Collected data

--

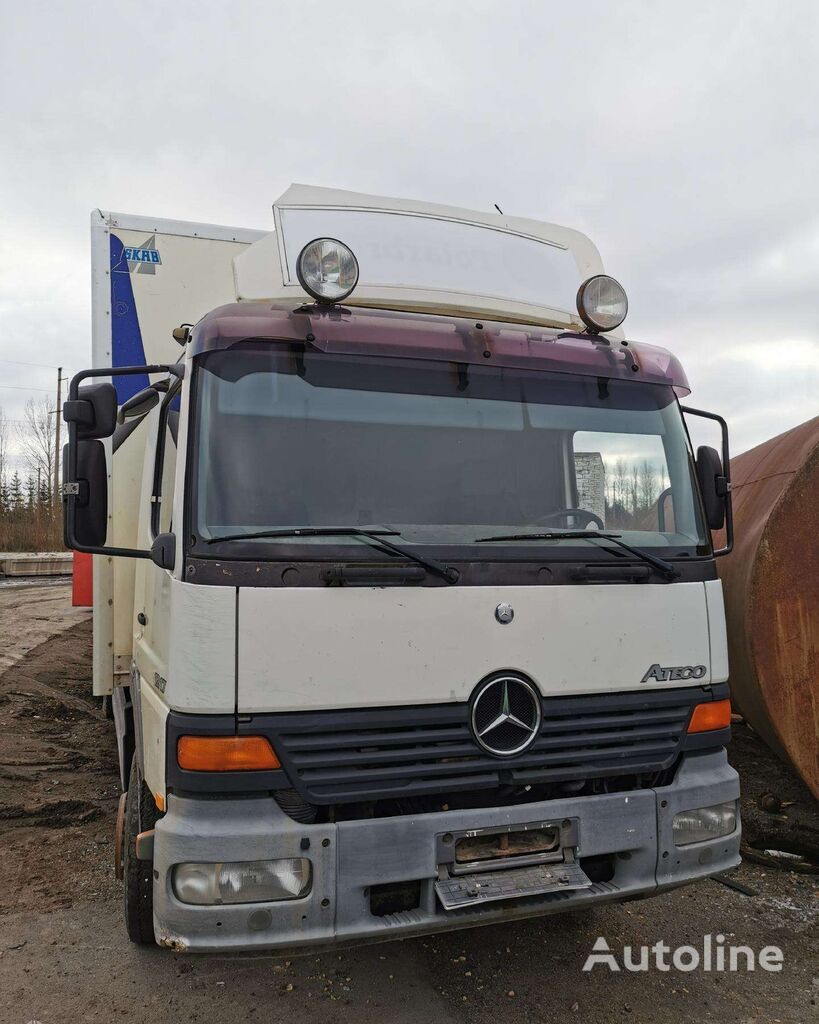 sunkvežimis furgonas Mercedes-Benz 1217 dalimis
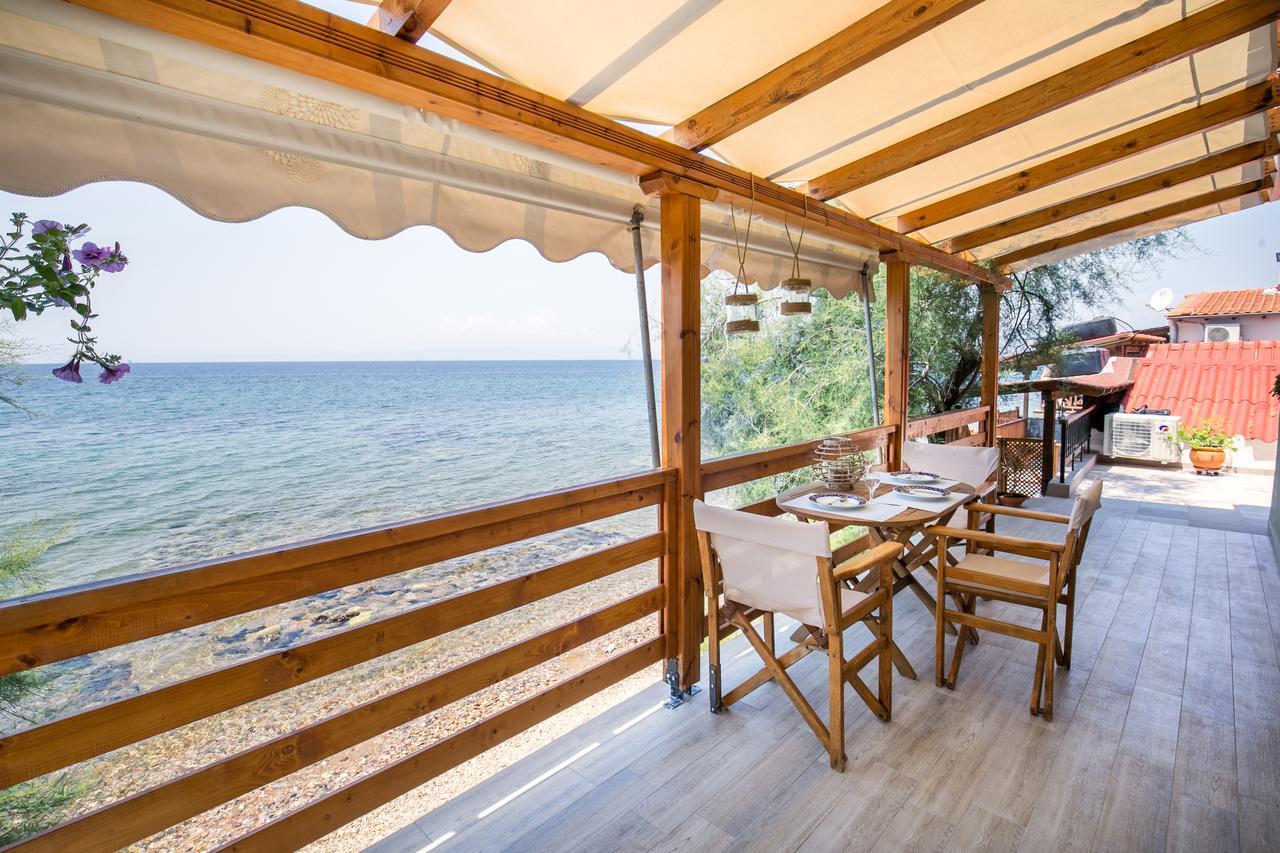 Romantic Apartment Skála Kallirákhis Eksteriør bilde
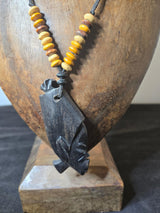 African Mask Necklace - Ase Origins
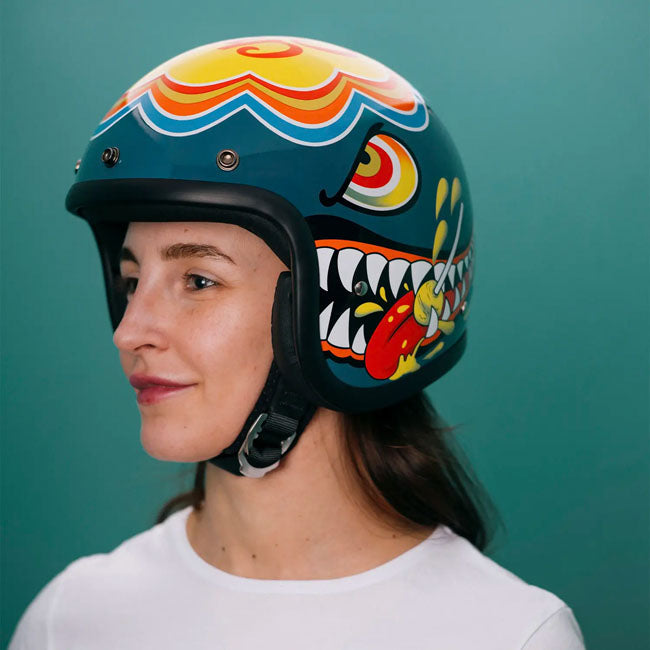 DMD Retro helmet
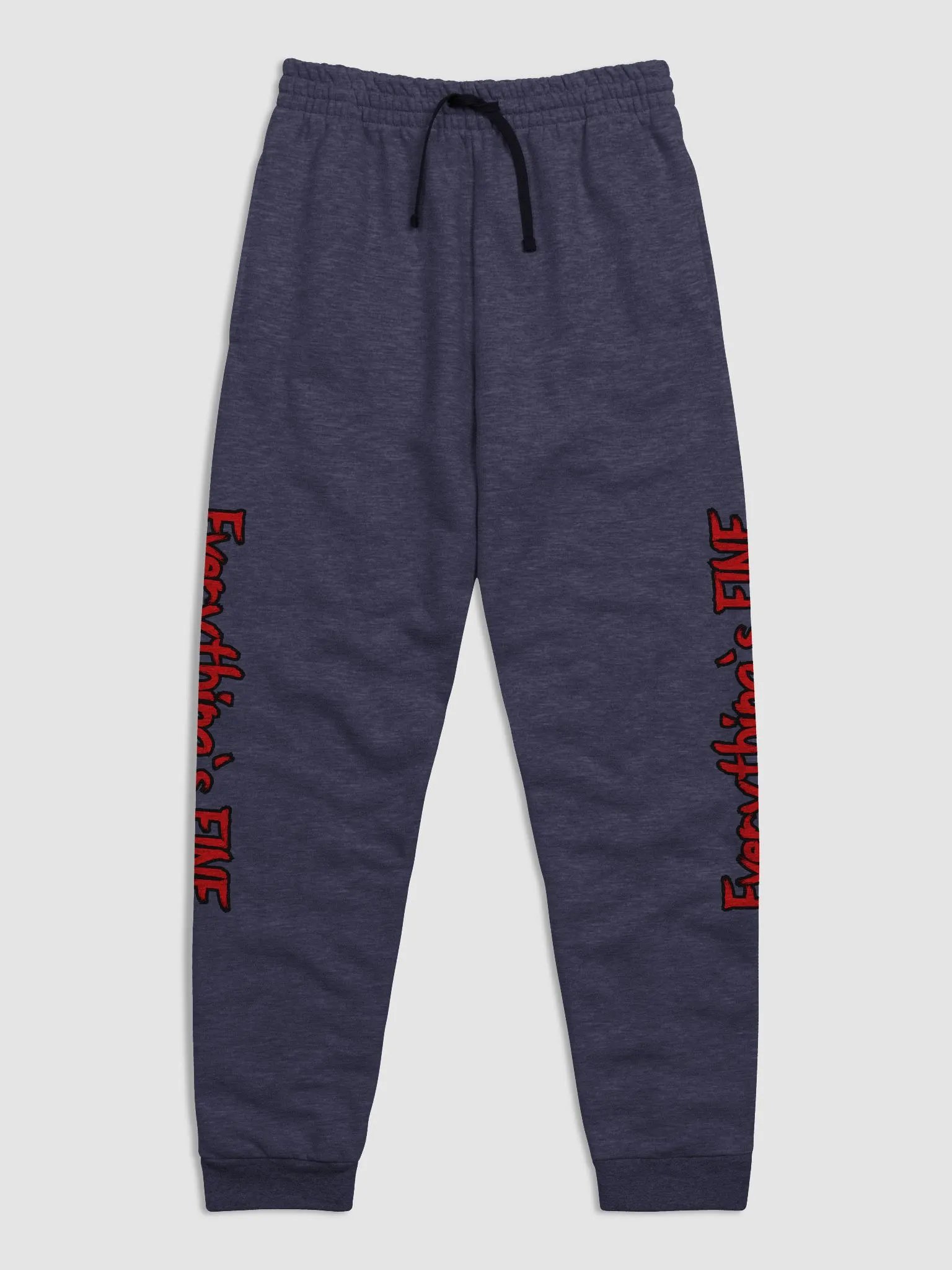 Everything's FINE Jerzees Unisex Joggers product image (24)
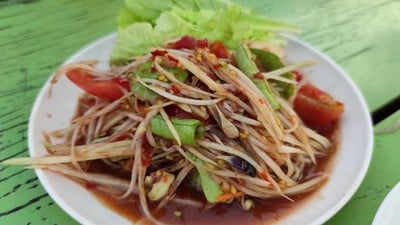 ส้มตำปู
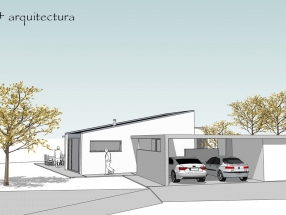 Anteproyecto vivienda en Mariñan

--

INSTRUCTIONS TO FOLLOW: All records are to be reproduced exactly; the pictures are to be omitted.

RESPONSE TO THIS EXERCISE:
 sunkvežimis furgonas Mercedes-Benz 1217 dalimis
 Romantic Apartment Skála Kallirákhis Eksteriør bilde
 African Mask Necklace - Ase Origins
 DMD Retro helmet
 Everything's FINE Jerzees Unisex Joggers product image (24)
 ส้มตำปู
 Anteproyecto vivienda en Mariñan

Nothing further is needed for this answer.